Records supplied
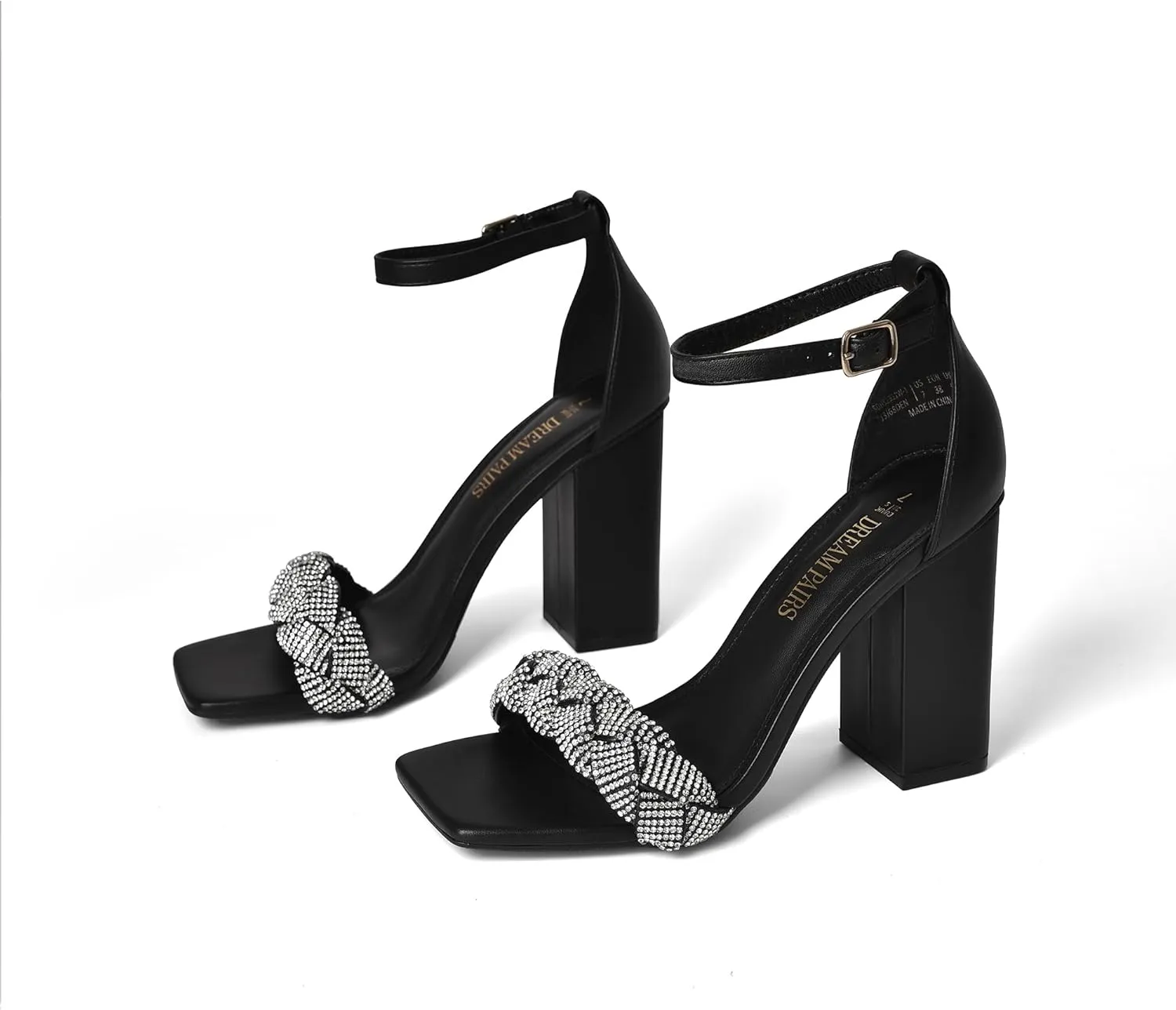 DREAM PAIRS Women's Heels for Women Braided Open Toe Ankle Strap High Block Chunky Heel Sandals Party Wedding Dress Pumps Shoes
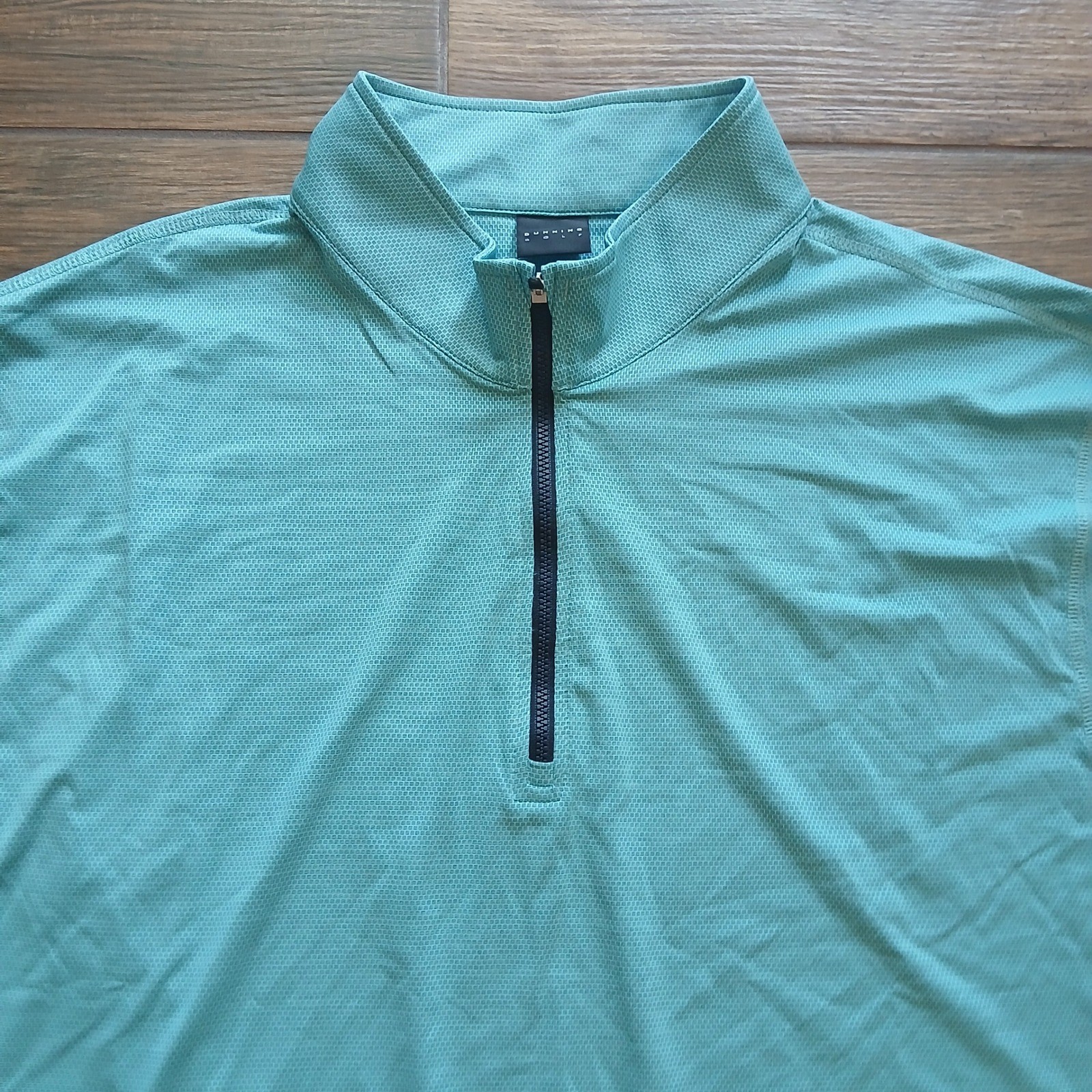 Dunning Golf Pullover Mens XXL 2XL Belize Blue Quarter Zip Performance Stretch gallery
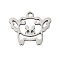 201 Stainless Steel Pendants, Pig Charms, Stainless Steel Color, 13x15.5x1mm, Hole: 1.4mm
...
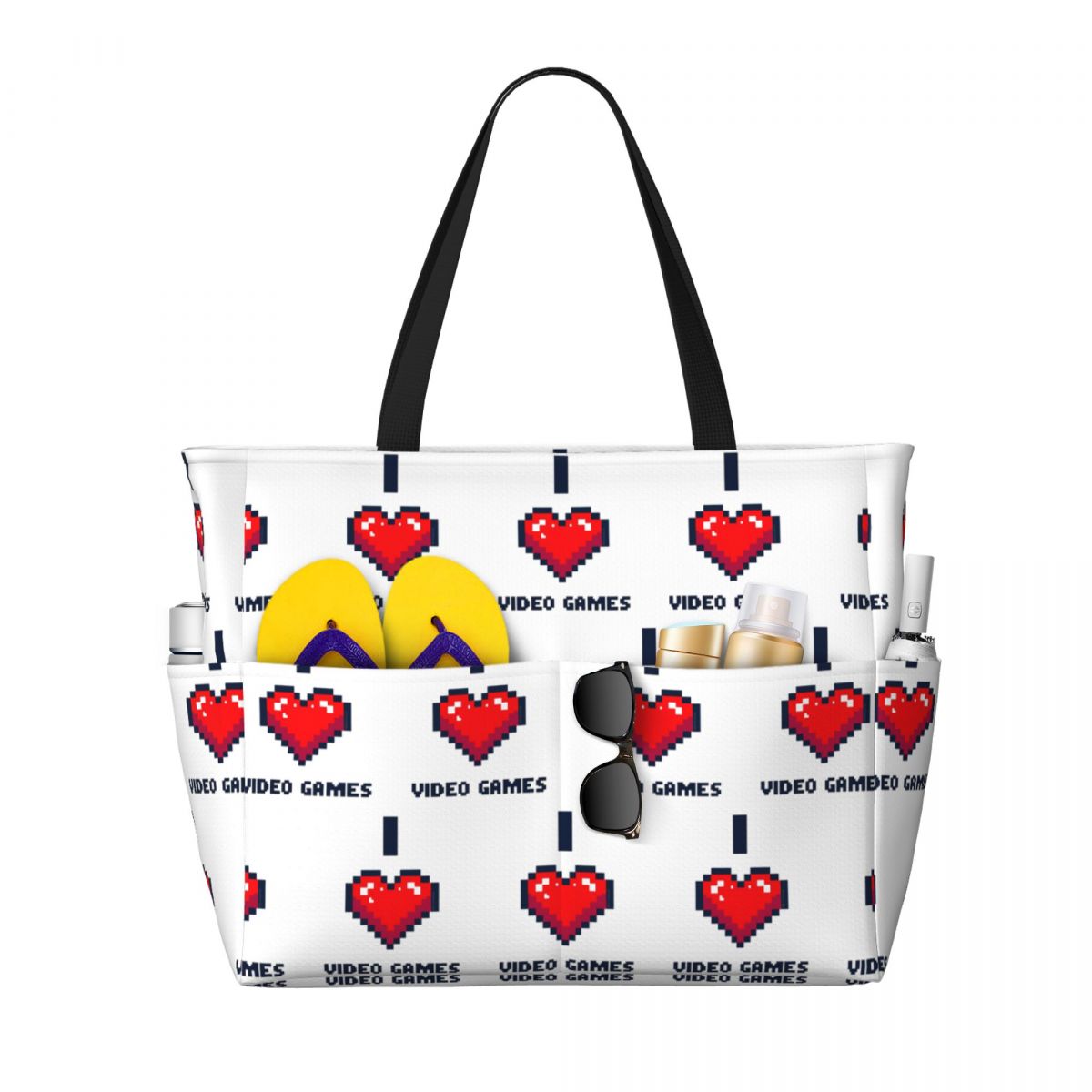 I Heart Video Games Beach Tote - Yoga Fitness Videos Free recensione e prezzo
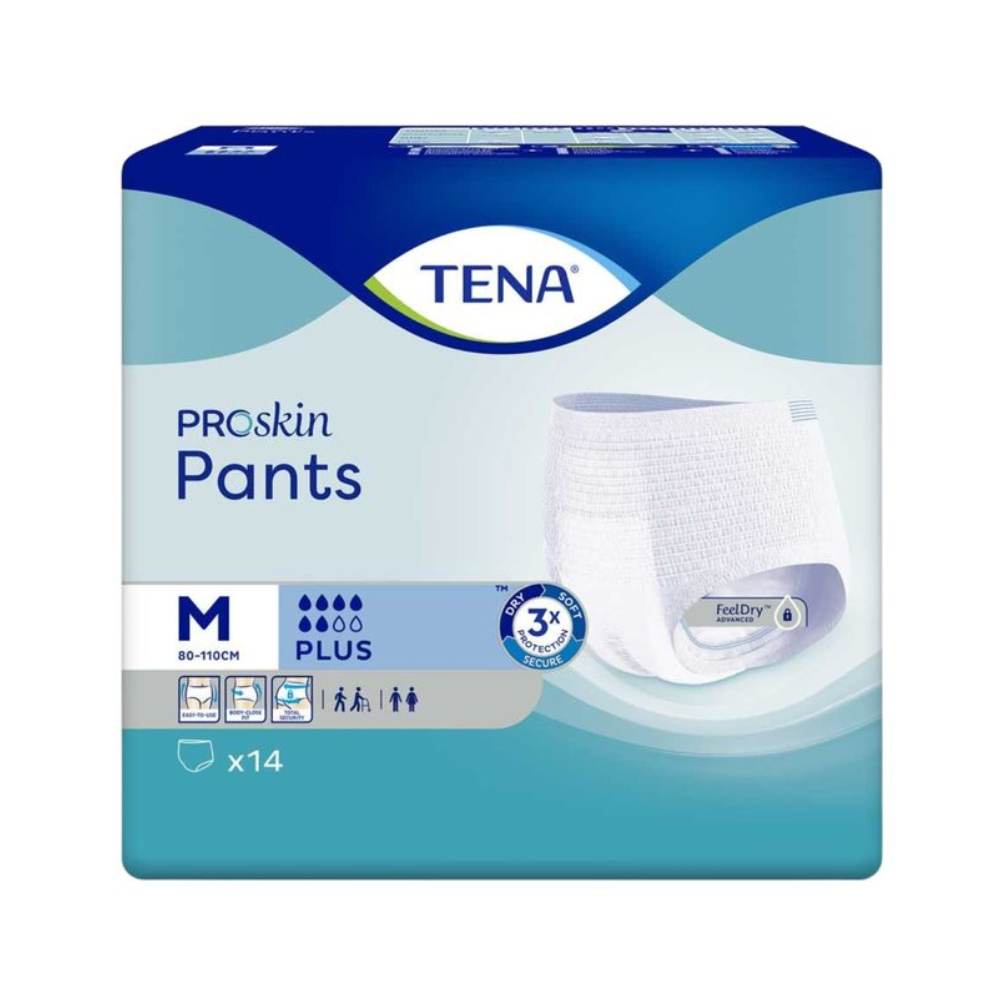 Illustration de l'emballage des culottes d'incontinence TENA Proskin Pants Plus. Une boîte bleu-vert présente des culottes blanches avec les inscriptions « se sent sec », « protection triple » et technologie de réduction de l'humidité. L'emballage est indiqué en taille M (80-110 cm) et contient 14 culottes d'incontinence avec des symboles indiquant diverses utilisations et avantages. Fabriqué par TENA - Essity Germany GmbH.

What you should do
Retype the records beginning with the line that contains "I Heart Video" and continuing through the line that contains "Illustration de l'emballage", leaving the pictures out of your answer.

Solution to this task
 I Heart Video Games Beach Tote - Yoga Fitness Videos Free recensione e prezzo
 Illustration de l'emballage des culottes d'incontinence TENA Proskin Pants Plus. Une boîte bleu-vert présente des culottes blanches avec les inscriptions « se sent sec », « protection triple » et technologie de réduction de l'humidité. L'emballage est indiqué en taille M (80-110 cm) et contient 14 culottes d'incontinence avec des symboles indiquant diverses utilisations et avantages. Fabriqué par TENA - Essity Germany GmbH.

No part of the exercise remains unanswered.